Return every one of the items below word for word, and leave the pictures out of your answer.

━━━ Exercise inputs ━━━

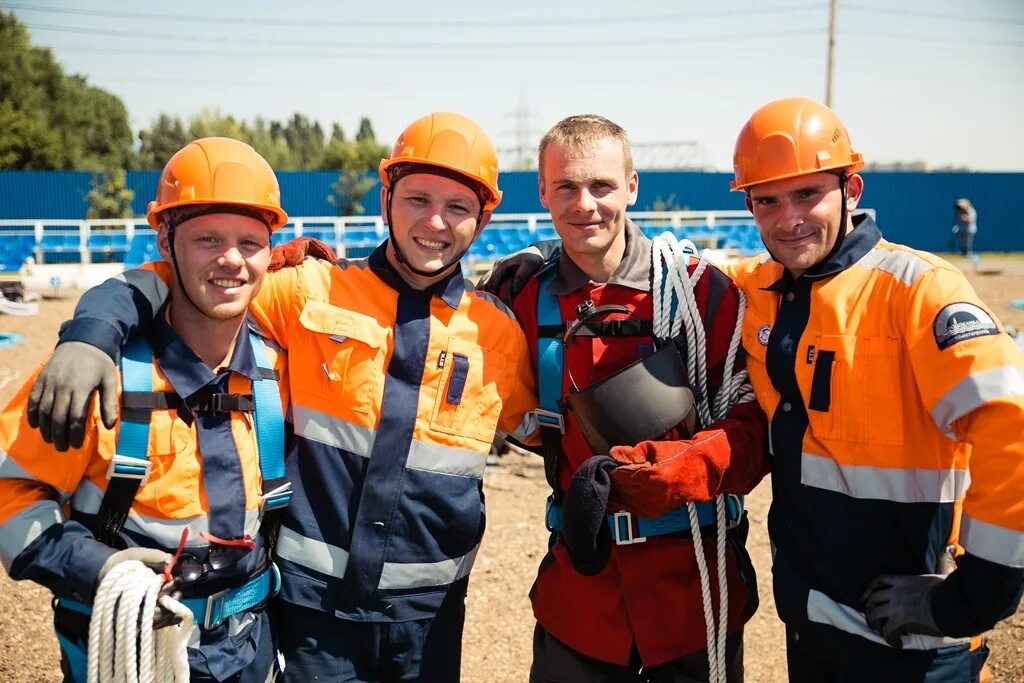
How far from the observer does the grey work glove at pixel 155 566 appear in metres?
2.21

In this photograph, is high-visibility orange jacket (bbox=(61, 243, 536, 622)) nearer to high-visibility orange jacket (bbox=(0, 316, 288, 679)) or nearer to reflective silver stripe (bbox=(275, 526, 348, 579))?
reflective silver stripe (bbox=(275, 526, 348, 579))

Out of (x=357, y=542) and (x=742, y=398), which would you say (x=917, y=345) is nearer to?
(x=742, y=398)

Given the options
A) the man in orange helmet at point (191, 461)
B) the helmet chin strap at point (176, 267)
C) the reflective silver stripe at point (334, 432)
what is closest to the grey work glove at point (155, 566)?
the man in orange helmet at point (191, 461)

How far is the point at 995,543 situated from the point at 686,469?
813 mm

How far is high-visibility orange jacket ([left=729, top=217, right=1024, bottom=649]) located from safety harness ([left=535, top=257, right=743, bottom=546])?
0.22 meters

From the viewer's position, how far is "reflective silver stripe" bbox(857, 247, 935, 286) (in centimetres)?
249

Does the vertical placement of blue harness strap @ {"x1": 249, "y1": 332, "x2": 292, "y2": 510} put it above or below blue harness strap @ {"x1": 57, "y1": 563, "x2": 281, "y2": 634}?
above

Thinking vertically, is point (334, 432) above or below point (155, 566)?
above

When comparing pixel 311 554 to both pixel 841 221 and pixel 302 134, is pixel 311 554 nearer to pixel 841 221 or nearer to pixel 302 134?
pixel 841 221

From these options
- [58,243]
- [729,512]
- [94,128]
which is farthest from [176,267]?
[94,128]

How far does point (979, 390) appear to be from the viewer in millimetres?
2225

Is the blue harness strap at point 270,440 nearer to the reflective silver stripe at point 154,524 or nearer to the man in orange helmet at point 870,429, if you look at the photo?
the reflective silver stripe at point 154,524

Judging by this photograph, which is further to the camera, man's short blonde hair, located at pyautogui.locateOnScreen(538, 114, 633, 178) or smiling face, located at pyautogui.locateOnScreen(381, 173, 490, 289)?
man's short blonde hair, located at pyautogui.locateOnScreen(538, 114, 633, 178)

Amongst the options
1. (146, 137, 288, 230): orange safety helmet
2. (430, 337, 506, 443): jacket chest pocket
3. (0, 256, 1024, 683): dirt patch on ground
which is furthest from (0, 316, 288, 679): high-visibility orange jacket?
(0, 256, 1024, 683): dirt patch on ground
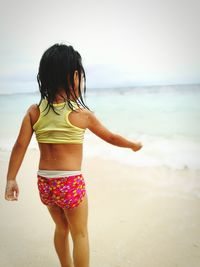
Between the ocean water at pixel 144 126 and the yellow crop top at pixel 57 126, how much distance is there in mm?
1427

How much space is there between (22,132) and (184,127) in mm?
2141

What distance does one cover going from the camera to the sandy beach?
54.4 inches

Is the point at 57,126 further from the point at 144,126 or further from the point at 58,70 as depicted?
the point at 144,126

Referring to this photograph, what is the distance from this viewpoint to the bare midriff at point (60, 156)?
3.33ft

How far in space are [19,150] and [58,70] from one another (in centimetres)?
32

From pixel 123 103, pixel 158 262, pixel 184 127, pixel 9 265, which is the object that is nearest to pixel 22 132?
pixel 9 265

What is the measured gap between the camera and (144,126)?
3.22 m

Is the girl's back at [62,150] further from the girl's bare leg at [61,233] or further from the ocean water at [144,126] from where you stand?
the ocean water at [144,126]

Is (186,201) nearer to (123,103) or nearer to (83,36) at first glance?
(83,36)

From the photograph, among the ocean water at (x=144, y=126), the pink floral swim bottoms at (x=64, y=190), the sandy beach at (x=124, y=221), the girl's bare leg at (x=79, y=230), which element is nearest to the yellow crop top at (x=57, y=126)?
the pink floral swim bottoms at (x=64, y=190)

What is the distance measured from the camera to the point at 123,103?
4.54 metres

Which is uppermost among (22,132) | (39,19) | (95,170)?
(39,19)

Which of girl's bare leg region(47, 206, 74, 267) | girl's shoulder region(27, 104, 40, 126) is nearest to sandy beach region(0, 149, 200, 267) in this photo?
girl's bare leg region(47, 206, 74, 267)

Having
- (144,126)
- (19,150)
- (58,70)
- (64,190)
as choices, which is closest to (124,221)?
(64,190)
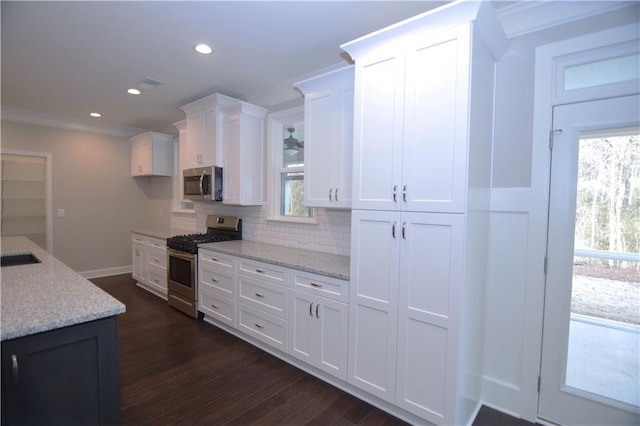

━━━

### Final answer
How far from the observer does the grey work glove at pixel 155 566 appear in metres?
2.21

In this photograph, is high-visibility orange jacket (bbox=(61, 243, 536, 622)) nearer to high-visibility orange jacket (bbox=(0, 316, 288, 679)) or nearer to reflective silver stripe (bbox=(275, 526, 348, 579))?
reflective silver stripe (bbox=(275, 526, 348, 579))

Out of (x=357, y=542) and (x=742, y=398), which would you say (x=917, y=345) is nearer to?
(x=742, y=398)

Given the options
A) the man in orange helmet at point (191, 461)
B) the helmet chin strap at point (176, 267)
C) the reflective silver stripe at point (334, 432)
what is closest to the grey work glove at point (155, 566)?
the man in orange helmet at point (191, 461)

How far is the point at 995,543 situated from the point at 686,469?
813 mm

How far is high-visibility orange jacket ([left=729, top=217, right=1024, bottom=649]) located from safety harness ([left=535, top=257, right=743, bottom=546])?
0.22 meters

From the viewer's position, how far is "reflective silver stripe" bbox(857, 247, 935, 286) (in centimetres)?
249

Does the vertical placement of blue harness strap @ {"x1": 249, "y1": 332, "x2": 292, "y2": 510} put it above or below blue harness strap @ {"x1": 57, "y1": 563, "x2": 281, "y2": 634}?
above

Thinking vertically, is point (334, 432) above or below point (155, 566)?
above

When comparing pixel 311 554 to both pixel 841 221 and pixel 302 134, is pixel 311 554 nearer to pixel 841 221 or nearer to pixel 302 134?
pixel 841 221

From these options
- [58,243]
- [729,512]
- [94,128]
which is farthest from [176,267]?
[94,128]

How far does point (979, 390) appear to be from the viewer in millimetres?
2225

Is the blue harness strap at point 270,440 nearer to the reflective silver stripe at point 154,524 or nearer to the man in orange helmet at point 870,429, if you look at the photo?
the reflective silver stripe at point 154,524

Judging by this photograph, which is further to the camera, man's short blonde hair, located at pyautogui.locateOnScreen(538, 114, 633, 178) or smiling face, located at pyautogui.locateOnScreen(381, 173, 490, 289)?
man's short blonde hair, located at pyautogui.locateOnScreen(538, 114, 633, 178)

Amongst the options
1. (146, 137, 288, 230): orange safety helmet
2. (430, 337, 506, 443): jacket chest pocket
3. (0, 256, 1024, 683): dirt patch on ground
which is furthest from (0, 316, 288, 679): high-visibility orange jacket?
(0, 256, 1024, 683): dirt patch on ground
Between the ocean water at pixel 144 126 and the yellow crop top at pixel 57 126, how much distance is there in mm?
1427

How much space is there between (22,132) and (184,127) in mm?
2141

What distance does one cover going from the camera to the sandy beach?
54.4 inches

Is the point at 57,126 further from the point at 144,126 or further from the point at 58,70 as depicted?
the point at 144,126

Referring to this photograph, what is the distance from this viewpoint to the bare midriff at point (60, 156)?
3.33ft

How far in space are [19,150] and [58,70] from one another (in centimetres)?
32

From pixel 123 103, pixel 158 262, pixel 184 127, pixel 9 265, which is the object that is nearest to pixel 22 132?
pixel 9 265

What is the measured gap between the camera and (144,126)?
3.22 m

Is the girl's back at [62,150] further from the girl's bare leg at [61,233] or further from the ocean water at [144,126] from where you stand?
the ocean water at [144,126]

Is (186,201) nearer to (123,103) or nearer to (83,36) at first glance?
(83,36)

From the photograph, among the ocean water at (x=144, y=126), the pink floral swim bottoms at (x=64, y=190), the sandy beach at (x=124, y=221), the girl's bare leg at (x=79, y=230), which element is nearest to the yellow crop top at (x=57, y=126)?
the pink floral swim bottoms at (x=64, y=190)

What is the distance measured from the camera to the point at 123,103?
4.54 metres

Which is uppermost among (22,132) | (39,19) | (95,170)?
(39,19)

Which of girl's bare leg region(47, 206, 74, 267) | girl's shoulder region(27, 104, 40, 126) is nearest to sandy beach region(0, 149, 200, 267) in this photo?
girl's bare leg region(47, 206, 74, 267)

Having
- (144,126)
- (19,150)
- (58,70)
- (64,190)
as choices, which is closest to (124,221)?
(64,190)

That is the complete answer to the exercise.